Cerca de R$ 122 mil em espécie foram encontrados nesta sexta-feira (13) em um imóvel de alto padrão pertencente a um assessor investigado na operação do Ministério Público contra um esquema de corrupção, fraudes tributárias e lavagem de dinheiro na DRT-14 (Delegacia Regional Tributária) de Osasco, na Região Metropolitana de São Paulo.
O imóvel está localizado no município de Valinhos, no interior paulista. A operação resultou na apreensão do valor, além do recolhimento de diversos celulares e equipamentos de informática. No total, R$ 172.757 em dinheiro vivo foram coletados durante a operação denominada “Mágico de Oz”, que também teve como alvo outros três endereços.

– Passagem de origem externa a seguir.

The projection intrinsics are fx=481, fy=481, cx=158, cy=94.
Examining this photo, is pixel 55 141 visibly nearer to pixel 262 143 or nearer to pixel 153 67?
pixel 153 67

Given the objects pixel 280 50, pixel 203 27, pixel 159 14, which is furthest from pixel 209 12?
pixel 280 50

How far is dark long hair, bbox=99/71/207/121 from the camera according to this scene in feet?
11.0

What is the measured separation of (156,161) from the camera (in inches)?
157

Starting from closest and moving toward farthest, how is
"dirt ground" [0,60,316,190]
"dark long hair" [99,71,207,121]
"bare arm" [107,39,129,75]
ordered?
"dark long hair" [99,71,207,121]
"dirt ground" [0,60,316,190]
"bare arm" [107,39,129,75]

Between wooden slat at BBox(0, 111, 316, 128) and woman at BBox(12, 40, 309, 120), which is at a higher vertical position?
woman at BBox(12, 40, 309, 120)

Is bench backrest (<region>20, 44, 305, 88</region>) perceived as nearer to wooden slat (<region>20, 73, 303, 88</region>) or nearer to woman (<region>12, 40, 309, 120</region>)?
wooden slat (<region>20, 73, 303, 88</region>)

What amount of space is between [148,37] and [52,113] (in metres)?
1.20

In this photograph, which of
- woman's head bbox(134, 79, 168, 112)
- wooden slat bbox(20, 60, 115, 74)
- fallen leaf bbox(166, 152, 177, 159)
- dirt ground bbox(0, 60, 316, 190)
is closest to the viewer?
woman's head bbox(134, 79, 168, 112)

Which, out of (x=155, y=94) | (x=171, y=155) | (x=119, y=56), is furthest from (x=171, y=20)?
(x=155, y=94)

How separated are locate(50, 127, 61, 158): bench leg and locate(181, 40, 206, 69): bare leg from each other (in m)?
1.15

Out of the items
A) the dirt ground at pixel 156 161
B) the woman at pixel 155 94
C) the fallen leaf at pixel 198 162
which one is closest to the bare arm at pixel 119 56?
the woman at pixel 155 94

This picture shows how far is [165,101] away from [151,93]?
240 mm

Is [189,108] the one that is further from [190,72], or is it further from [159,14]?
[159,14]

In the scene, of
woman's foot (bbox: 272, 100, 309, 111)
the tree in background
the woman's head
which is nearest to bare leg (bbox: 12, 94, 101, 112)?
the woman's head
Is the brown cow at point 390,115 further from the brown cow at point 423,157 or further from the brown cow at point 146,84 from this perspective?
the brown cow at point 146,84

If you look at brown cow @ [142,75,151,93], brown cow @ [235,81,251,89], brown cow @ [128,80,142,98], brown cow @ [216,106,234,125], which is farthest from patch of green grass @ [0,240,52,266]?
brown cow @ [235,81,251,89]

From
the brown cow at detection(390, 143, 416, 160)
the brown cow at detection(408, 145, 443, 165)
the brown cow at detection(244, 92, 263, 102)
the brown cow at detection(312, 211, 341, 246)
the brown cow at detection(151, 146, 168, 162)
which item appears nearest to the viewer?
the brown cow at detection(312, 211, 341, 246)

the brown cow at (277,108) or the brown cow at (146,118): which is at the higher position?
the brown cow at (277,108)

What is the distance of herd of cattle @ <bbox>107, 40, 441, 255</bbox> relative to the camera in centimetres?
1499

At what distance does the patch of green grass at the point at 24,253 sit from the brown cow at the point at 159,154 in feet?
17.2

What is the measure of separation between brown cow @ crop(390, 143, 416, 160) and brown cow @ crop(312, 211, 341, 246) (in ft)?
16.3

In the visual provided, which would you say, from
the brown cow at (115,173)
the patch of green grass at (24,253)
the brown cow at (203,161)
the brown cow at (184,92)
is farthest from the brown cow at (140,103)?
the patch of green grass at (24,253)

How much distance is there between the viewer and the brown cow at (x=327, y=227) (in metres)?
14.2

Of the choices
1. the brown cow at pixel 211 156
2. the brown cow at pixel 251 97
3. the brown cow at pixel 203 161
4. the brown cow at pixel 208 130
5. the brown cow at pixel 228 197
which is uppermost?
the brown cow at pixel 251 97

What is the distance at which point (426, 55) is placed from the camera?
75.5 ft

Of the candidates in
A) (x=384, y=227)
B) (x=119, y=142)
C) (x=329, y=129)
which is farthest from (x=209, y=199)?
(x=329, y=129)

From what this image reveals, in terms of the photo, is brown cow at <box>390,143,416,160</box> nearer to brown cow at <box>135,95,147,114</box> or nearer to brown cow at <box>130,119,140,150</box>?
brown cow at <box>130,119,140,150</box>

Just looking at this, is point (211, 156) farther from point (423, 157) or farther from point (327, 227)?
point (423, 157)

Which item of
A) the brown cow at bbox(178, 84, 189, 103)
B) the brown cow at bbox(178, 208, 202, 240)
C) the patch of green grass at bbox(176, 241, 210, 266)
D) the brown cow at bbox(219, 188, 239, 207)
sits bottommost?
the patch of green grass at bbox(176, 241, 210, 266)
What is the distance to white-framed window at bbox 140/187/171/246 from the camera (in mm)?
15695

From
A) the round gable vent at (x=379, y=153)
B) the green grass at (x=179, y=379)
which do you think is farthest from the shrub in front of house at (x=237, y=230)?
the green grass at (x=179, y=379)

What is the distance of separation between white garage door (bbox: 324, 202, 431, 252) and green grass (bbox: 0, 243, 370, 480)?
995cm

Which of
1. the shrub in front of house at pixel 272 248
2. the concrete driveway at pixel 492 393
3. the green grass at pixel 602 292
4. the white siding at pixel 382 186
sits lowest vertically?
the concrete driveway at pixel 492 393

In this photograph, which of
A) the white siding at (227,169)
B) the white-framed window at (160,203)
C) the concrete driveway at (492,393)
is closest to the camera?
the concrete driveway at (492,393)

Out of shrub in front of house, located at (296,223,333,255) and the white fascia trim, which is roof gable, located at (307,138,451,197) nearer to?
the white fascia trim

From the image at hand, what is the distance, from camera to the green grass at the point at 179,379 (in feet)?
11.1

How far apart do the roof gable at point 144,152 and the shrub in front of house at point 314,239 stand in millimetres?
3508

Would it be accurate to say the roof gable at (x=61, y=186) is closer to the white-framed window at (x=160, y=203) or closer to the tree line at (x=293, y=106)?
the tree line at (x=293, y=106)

Desse total, R$ 10 mil foram encontrados na residência de um auditor fiscal e R$ 39 mil em um escritório ligado aos investigados. Um mandado de prisão temporária foi cumprido contra o agente. Além disso, três auditores fiscais de renda foram afastados de suas funções e o vice-prefeito de Tupi Paulista, Frederico Marquezim Gonçalves (PSD), também foi afastado do cargo.
Ao todo, foram cumpridos 20 mandados de busca e apreensão e dois mandados de prisão temporária nas cidades de São Paulo, Osasco, Valinhos e Tupi Paulista, onde o político atua.
As investigações revelaram uma estrutura organizada que utilizava “laranjas” para o recebimento de propina por agentes públicos. Os investigados realizavam a movimentação dos valores ilícitos e a ocultação patrimonial. Entre os empreendimentos envolvidos na lavagem de dinheiro está uma clínica de repouso em Tupi Paulista, da qual o fiscal e o vice-prefeito eram sócios, além de uma galeria comercial em Valinhos.
Os crimes foram descobertos a partir de desdobramentos da Operação Ícaro, que investigou fraudes fiscais envolvendo empresas como a Ultrafarma. A ação desta sexta-feira teve como objetivo desarticular o esquema de corrupção, fraudes tributárias e lavagem de dinheiro na delegacia tributária de Osasco.
““A Secretaria da Fazenda e Planejamento do Estado de São Paulo, por meio da Corregedoria da Fiscalização Tributária (Corfisp), atua desde a deflagração da Operação Ícaro, em agosto de 2025, em conjunto com o Ministério Público, colaborando com as investigações”, informou a Secretaria da Fazenda.”
Atualmente, 33 procedimentos administrativos contra servidores estão em andamento, com a finalidade de verificar possíveis envolvimentos em práticas ilícitas. A administração fazendária reafirmou seu compromisso com os valores éticos e com a justiça fiscal, repudiando qualquer ato ilícito.